2. Worn Out Brakes and Shims
The grinding noise your brakes make when you press on your brake pedal is an indication that your brakes or shims are worn down. At this point, the absence of pad materials in the brake will force the pads and rotors to grind against each other, metal to metal. You will need to replace the brakes at once or risk greater expenses that will require you to also replace your car’s CPR (calipers pads and rotors).
3. Insufficient Lubrication of Braking System
Moving mechanical parts need to be properly lubricated to function optimally. Insufficient Lubrication of braking parts like the caliper bolts will cause your brakes to make grinding noises. If this is the case, you will need to replace and lubricate the bolts.
4. Low-Quality Braking Parts
Choosing to purchase low-quality replacement brake pads may seem like a win-win at first, but it may cost you significantly more in the long run, expenses you didn’t “bargain” for. It’s always smarter to avoid low-quality brake pads and save your vehicle and your wallet from avoidable expenses in the future.
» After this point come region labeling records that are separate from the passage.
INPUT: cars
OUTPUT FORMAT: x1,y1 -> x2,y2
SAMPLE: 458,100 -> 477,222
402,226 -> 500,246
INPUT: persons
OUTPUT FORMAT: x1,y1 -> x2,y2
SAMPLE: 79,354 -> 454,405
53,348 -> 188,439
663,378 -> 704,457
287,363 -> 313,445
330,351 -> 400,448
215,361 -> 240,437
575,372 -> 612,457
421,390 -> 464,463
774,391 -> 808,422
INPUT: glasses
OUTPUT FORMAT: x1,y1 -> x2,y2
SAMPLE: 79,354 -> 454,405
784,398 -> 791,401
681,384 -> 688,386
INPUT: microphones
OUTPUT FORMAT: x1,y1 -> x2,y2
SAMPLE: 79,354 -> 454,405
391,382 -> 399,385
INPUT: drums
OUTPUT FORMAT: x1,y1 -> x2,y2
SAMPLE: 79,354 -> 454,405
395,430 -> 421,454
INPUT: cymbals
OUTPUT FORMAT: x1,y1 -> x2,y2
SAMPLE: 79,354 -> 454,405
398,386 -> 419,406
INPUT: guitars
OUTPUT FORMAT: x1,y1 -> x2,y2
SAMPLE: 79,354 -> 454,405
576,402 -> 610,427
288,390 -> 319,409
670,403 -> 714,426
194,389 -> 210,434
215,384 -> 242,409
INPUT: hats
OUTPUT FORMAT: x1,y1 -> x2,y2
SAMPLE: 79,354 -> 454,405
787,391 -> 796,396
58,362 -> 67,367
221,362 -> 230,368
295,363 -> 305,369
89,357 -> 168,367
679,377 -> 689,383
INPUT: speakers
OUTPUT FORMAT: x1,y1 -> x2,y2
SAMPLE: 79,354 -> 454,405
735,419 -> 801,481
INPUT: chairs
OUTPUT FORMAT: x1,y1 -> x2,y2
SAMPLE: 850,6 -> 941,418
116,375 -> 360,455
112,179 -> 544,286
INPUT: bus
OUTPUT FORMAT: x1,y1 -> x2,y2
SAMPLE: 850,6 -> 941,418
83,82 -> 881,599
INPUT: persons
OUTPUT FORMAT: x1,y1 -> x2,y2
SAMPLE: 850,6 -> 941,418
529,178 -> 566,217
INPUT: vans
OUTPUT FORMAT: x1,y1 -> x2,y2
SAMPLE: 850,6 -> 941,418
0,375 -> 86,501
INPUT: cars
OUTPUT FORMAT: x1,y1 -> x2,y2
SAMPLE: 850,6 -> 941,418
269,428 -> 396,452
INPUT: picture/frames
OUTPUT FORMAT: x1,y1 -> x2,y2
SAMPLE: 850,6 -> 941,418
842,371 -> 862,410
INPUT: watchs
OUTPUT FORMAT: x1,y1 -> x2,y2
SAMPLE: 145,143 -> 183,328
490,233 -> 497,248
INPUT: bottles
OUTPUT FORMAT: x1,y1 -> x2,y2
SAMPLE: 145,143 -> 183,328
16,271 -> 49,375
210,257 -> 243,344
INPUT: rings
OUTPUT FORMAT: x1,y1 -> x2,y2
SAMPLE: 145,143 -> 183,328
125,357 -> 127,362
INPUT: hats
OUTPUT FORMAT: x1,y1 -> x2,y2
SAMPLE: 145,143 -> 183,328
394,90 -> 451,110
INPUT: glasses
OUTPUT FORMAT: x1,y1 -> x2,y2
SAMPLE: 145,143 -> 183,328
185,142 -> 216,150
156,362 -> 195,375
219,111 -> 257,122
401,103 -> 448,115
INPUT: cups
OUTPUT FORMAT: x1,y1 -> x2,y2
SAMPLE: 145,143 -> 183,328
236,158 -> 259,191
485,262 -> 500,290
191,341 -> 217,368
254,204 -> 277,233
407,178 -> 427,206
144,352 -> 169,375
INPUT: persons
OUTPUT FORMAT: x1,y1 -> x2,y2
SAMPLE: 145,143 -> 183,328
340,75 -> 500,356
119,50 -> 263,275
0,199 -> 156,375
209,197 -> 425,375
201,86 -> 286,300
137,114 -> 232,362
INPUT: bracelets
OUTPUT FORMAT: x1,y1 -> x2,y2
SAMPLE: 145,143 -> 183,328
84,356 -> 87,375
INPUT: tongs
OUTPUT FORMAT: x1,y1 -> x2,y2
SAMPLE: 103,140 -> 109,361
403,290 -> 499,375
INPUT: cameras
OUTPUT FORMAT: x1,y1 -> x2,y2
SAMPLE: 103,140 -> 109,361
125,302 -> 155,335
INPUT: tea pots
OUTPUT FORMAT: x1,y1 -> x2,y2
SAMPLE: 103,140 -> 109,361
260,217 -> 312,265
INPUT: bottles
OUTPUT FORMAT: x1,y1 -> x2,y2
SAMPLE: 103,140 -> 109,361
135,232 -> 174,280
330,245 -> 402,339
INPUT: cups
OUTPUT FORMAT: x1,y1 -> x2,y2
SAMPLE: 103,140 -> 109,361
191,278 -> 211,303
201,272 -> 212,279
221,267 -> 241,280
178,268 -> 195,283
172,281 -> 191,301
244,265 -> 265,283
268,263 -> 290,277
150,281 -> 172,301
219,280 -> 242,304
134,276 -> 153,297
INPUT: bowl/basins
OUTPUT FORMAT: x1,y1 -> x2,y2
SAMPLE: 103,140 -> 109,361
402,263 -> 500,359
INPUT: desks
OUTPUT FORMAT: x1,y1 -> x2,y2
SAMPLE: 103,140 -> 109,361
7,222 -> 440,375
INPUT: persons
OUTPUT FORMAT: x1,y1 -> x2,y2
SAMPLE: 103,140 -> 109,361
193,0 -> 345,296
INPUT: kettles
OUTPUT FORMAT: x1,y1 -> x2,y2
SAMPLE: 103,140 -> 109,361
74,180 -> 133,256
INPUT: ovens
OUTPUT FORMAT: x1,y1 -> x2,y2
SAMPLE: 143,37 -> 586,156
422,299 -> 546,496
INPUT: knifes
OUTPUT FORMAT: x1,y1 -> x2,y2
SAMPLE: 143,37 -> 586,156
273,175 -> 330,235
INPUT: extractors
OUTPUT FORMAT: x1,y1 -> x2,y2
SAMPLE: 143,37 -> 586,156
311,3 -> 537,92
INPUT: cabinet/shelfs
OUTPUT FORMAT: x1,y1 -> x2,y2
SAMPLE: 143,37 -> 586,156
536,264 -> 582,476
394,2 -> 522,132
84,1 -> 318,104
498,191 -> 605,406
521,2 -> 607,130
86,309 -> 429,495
Braking components are constantly exposed to all sorts of detritus on the road. These litters and potential clogs like debris, gravels, mud, dirt, and water could get stuck between the rotor and calipers causing grinding noises. It’s important to have it checked and taken care of right away to avoid more damages.
In the long run, it’s isn’t more convenient to put off taking your car in for repairs the moment you’re hearing grinding noises from the brakes. Your safety and that of your passengers are even more important than the possibility of spending more on avoidable repairs in the future. Avoid driving cars with compromised brakes until the severity of the damage is determined and fixed.
The grinding noise won’t go away; it will only get worse. In time, the noises will graduate from grinding to thumping as the worn-out shims spiral into other issues compounding your problem. You will spend more on repairs if you eventually have to replace the CPR (calipers, pads, and rotors) of your car. Talk to your automobile mechanic as soon as possible.